Even if you think you need to prove that formula, then you should just do it once. By induction on $r$ we have $ba^r = a^{-r}b$: for $r=1$ it is the definition, and if $ba^k = a^{-k}b$, then $ba^{k+1} = ba^ka = a^{-k}ba = a^{-k}a^{-1}b = a^{-(k+1)}b$. Now, by induction on $j$, we have $$(a^ib)(a^rb^s) = a^i(ba^r)b^s = a^ia^{-r}b^rb^s = a^{i+(-1)^1r}b^{r+s}.$$ Assuming the result holds for $k$, $$ \begin{align*} (a^ib^{k+1})(a^rb^s) &=a^ib(b^ka^r)b^s\\ &= a^i b(a^{(-1)^kr}b^k)b^s\\ &= a^i(ba^{(-1)^kr})b^{k+s}\\ &= a^i (a^{-(-1)^kr}b)b^{k+s}\\ &= a^ia^{(-1)^{k+1}r}b^{(k+1)+s}\\ &= a^{i+(-1)^{k+1}r}b^{(k+1)+s}. \end{align*}$$ That establishes the formula that you didn't have to establish in the first place...
Using the formula, you have $$\begin{align*} \Bigl( (a^ib^j)(a^rb^s)\Bigr)(a^mb^n) &= \Bigl( a^{i+(-1)^jr}b^{j+s}\Bigr)(a^mb^n)\\ &= a^{i+(-1)^jr + (-1)^{j+s}m} b^{j+s+n}.\\ (a^ib^j)\Bigl( (a^rb^s)(a^mb^n)\Bigr) &= (a^ib^j)\Bigl( a^{r+(-1)^sm}b^{s+n}\Bigr)\\ &= a^{i+(-1)^j(r + (-1)^sm)}b^{j+s+n}\\ &= a^{i+(-1)^jr + (-1)^{j+s}m}b^{j+s+n}, \end{align*}$$ proving that the equality holds.

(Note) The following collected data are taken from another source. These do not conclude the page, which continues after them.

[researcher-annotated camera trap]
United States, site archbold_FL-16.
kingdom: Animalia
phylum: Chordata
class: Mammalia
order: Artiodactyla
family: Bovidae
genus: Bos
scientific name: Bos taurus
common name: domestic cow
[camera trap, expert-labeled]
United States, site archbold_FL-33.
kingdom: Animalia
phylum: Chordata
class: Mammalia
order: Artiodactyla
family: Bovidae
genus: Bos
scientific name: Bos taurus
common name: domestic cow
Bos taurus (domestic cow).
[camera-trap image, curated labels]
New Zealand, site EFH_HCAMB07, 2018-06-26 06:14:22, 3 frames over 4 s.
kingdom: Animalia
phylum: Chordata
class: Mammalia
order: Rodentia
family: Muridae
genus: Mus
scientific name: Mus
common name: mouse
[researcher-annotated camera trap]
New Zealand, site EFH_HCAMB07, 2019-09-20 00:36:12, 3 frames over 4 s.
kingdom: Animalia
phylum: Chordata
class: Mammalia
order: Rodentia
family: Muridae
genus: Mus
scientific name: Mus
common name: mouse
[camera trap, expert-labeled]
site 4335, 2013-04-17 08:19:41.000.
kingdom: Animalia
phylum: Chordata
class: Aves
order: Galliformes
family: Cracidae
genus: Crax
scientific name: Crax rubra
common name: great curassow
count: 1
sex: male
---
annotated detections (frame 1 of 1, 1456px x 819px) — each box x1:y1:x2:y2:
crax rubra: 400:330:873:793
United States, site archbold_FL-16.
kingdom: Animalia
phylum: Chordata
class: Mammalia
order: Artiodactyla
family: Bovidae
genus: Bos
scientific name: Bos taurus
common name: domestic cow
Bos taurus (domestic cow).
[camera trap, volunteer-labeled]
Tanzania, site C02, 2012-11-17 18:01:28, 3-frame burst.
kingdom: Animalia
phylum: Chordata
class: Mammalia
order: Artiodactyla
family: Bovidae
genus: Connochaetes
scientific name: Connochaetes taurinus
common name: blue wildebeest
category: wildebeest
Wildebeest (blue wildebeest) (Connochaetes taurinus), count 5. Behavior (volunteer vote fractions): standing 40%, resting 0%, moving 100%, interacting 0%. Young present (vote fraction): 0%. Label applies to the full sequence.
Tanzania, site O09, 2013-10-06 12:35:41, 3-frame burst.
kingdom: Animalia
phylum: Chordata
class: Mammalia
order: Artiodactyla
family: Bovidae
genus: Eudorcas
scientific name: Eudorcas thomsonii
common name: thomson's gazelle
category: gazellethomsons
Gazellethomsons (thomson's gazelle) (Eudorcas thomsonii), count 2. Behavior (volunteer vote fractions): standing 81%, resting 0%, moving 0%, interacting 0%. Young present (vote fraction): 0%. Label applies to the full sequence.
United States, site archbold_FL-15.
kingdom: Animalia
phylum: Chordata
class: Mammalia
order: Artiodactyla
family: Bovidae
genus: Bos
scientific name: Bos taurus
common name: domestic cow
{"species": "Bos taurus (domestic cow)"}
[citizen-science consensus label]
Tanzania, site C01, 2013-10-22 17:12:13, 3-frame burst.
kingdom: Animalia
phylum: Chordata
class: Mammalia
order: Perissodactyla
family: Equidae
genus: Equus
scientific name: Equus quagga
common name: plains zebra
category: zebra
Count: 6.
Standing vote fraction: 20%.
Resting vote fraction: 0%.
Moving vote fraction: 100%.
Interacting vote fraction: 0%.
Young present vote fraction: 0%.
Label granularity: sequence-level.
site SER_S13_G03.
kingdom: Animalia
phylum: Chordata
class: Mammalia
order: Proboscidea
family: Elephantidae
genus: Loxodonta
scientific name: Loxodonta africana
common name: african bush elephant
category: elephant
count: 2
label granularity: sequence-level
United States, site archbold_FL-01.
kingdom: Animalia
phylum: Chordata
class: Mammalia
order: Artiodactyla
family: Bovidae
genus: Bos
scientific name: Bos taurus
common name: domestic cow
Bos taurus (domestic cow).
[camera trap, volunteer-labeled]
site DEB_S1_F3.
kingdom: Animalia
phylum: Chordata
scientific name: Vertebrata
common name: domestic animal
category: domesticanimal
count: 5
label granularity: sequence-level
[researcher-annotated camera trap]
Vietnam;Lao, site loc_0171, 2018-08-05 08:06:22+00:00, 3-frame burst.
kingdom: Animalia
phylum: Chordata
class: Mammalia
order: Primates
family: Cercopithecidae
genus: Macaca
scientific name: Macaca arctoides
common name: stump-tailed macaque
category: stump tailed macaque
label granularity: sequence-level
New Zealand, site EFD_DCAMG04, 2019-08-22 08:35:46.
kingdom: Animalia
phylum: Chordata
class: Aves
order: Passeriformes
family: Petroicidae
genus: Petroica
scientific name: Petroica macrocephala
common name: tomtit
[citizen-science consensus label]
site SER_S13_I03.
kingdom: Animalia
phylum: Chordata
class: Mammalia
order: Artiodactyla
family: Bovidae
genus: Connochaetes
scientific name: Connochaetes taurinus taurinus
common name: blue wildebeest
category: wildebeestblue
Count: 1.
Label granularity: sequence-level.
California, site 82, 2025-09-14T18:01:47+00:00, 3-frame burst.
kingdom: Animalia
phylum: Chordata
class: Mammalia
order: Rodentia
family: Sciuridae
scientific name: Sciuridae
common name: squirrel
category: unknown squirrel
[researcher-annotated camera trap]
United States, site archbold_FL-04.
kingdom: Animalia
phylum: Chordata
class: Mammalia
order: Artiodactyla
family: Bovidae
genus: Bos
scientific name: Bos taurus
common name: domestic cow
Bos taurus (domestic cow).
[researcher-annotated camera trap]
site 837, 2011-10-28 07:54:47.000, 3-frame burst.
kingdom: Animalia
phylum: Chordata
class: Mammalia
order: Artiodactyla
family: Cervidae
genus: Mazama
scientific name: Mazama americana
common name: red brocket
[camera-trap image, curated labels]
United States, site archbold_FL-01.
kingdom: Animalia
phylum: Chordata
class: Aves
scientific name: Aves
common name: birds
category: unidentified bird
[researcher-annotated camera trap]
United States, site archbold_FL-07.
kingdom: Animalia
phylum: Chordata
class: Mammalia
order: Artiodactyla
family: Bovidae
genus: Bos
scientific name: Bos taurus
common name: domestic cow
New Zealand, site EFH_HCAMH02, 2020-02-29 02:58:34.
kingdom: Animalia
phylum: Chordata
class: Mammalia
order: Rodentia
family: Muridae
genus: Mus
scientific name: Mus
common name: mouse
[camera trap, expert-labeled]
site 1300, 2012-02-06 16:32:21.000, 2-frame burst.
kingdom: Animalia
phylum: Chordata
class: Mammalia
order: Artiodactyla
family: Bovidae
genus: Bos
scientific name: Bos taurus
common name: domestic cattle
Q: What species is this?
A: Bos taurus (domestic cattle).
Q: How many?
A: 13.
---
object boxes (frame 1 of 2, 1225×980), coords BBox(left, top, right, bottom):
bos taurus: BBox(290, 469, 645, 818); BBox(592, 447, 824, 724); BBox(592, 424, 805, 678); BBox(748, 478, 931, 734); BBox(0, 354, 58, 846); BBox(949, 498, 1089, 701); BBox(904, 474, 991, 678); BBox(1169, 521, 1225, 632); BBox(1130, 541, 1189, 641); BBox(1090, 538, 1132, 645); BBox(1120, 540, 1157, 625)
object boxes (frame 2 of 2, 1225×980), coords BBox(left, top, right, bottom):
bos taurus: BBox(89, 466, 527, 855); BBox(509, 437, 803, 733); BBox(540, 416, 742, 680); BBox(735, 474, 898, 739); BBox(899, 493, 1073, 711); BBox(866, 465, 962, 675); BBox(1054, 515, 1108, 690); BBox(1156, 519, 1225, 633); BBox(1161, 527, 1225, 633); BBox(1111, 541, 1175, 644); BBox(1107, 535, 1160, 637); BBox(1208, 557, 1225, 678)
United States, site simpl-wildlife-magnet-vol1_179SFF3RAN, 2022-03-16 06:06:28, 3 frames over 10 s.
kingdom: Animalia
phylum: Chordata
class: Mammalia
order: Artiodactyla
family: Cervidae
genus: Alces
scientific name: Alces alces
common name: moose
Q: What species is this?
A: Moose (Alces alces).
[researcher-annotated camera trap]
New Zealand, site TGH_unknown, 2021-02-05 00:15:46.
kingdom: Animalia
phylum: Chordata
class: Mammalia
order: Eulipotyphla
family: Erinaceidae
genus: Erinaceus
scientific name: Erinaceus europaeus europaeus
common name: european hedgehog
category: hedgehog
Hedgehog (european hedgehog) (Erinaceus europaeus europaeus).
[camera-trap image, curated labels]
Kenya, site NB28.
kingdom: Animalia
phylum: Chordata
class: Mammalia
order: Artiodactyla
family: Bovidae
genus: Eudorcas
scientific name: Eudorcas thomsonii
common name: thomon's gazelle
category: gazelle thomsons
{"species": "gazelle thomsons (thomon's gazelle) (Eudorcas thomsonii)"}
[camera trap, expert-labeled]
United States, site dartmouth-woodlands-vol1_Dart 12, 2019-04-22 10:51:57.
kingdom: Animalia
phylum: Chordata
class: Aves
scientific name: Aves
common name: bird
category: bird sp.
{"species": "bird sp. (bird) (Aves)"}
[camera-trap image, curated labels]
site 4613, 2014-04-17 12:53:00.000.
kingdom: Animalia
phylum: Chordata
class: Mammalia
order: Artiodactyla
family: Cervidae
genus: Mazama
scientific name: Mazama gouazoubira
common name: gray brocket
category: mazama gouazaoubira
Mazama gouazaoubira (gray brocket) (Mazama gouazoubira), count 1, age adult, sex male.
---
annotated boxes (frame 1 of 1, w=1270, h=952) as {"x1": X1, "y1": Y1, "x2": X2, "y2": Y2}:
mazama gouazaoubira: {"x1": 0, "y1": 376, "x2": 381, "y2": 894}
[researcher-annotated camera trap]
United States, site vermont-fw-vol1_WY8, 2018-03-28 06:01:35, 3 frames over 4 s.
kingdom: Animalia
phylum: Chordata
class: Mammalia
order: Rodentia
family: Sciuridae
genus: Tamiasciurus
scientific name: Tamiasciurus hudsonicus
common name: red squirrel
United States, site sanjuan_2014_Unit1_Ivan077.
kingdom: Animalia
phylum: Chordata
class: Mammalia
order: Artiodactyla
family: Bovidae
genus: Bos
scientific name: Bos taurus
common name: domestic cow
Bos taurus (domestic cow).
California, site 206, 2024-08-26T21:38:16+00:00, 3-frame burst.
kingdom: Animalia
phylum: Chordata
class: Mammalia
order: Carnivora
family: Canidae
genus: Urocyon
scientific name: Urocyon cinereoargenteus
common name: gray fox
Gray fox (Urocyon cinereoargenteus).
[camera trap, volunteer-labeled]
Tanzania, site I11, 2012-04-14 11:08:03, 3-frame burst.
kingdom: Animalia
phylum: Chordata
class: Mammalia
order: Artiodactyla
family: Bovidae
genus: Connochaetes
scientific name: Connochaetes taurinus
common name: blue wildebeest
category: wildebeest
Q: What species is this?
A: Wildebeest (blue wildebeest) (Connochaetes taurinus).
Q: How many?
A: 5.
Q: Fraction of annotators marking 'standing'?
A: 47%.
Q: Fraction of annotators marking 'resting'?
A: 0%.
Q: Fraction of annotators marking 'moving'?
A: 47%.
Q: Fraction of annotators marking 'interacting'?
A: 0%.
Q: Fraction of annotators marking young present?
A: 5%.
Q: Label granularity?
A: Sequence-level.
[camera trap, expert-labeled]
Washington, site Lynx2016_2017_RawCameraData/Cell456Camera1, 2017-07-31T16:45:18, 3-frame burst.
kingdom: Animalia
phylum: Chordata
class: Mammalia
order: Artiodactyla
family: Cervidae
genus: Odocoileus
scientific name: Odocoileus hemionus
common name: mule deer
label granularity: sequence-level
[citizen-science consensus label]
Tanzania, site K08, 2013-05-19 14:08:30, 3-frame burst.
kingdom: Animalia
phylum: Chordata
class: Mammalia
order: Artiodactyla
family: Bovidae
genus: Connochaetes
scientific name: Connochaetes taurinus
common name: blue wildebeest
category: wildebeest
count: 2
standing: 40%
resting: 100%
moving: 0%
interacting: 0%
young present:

Now, you also already have given that for every $n$ you have a group homomorphism $\phi_n\colon D\to D_{n}$ by $\phi_n(a^ib^j) = a^ib^j$, where the $a$ and $b$ on the right hand side are elements of $D_n$. So pick an $N$ sufficiently large so that all of $|\pm i \pm j\pm k|$ are less than $N$, so that when you map any/all the elements on the preceding calculations to $D_n$, you do not replace any exponents by their remainder modulo $N$. Then you know that $$\begin{align*} \phi_n\Bigl( \bigl( (a^ib^j)(a^rb^s) \bigr)(a^mb^n)\Bigr) &= \phi_n((a^ib^j)(a^rb^s)) \phi_n(a^mb^n)\\ &= \Bigl( \phi_n(a^ib^j)\phi_n(a^rb^s)\Bigr)\phi_n(a^mb^n)\\ &= \phi_n(a^ib^j)\Bigl( \phi_n(a^rb^s)\phi_n(a^mb^n)\Bigr)\\ &= \phi_n(a^ib^j)\phi_n\bigl( (a^rb^s)(a^mb^n)\bigr)\\ &= \phi_n\Bigl( (a^ib^j)\bigl( (a^rb^s)(a^mb^n)\bigr)\Bigr). \end{align*}$$ Because $N$ is sufficiently large, this equality can only hold if $$\Bigl( (a^ib^j)(a^rb^s)\Bigr)(a^mb^n) = (a^ib^j)\Bigl((a^rb^s)(a^mb^n)\Bigr),$$ which proves associativity.